Врач осторожным жестом остановил его, снял очки, неторопливо протер глаза, словно издеваясь над чувствами Гоши, и тихо произнес:
– Все в порядке, сеньер, не волнуйтесь. Вашему другу надо меньше пить.
– В каком смысле? – прошептал Гоша. Это был наверно самый нелепый вопрос, который он задал в своей жизни. – Он что, жив?
– В некоторой степени да, сеньер Колесов. Но окончательно он оживет завтра к утру. Мы промыли желудок, он спит, мы сделали укол. У него все в порядке. И сердце в порядке. Но если так много пить, можно однажды не проснуться. Вы странные люди, русские.
1 января 2015 года
Гоша заснул там же, в гостиной, лишь под утро. В ночь забегать к Игнату не было нужды. Вопрос «жив-умер» не стоял. Храп стоял, сотрясавший конструкции виллы.
В час дня Гоша проснулся. Тишина. Всплыло вчерашнее. Бросился в Игнатов кабинет-спальню. Тот лежал с открытыми глазами, глядел в потолок. Появление спасителя особым вниманием не удостоил – бросил довольно равнодушный, еще хмельной взгляд,
– Тебе не кажется, что ты выжил? – ехидно поинтересовался Георгий Арнольдович, в душе торжествуя.
Тот как-то обиженно молчал.
– Ты вроде как расстроен? Предпочел бы подохнуть с верой в Аполлошу? У тебя к нему претензии?
– Он ни при чем, – неохотно буркнул Игнат. – Я что-то недопонял. Или он ошибся. Впервые.
– Зато, дорогой мой Игнатуля, ты понял главное: только бог и опытные медики могут предсказать наш конец. Даже такие великие артефакты, как Аполлоша, способны лажануться.
Игнат привстал, опершись на локоть, глаза его внезапно просветлели, но тотчас увлажнились.

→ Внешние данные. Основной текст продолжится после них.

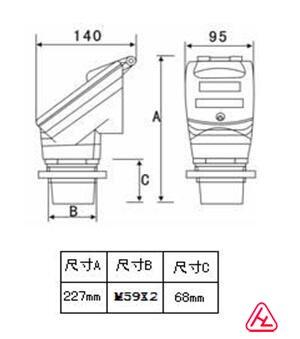 超声波测距lcd1602电路图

– Если честно, не это главное. Я, Гошик, сегодня проснулся другим. Конечно, за Аполлошу обидно. Но я вдруг понял, что хочу долго жить. Да, знаешь ли, долго и с удовольствием жить. Гулять вдоль моря, дышать воздухом этим вкусным, книжки читать, какие пропустил в былые времена, путешествовать, вот как мы давеча, наслаждаться всякими морскими гадами в хороших ресторанах. Только пить брошу. В смысле – напиваться. Строгая мера. И начну музыку писать. Ты же помнишь, я пробовал когда-то и хвалили. Еще я решил, что женюсь на Любаше. Я к ней очень хорошо отношусь, можно сказать, люблю. Почему бы не сыграть свадьбу, а? Вот погуляем! Только ты уж побоку после этого. Ручки свои шаловливые к ней не тяни – убью. И еще попробую на нашем участке трюфелей выращивать. Понравились мне эти грибочки.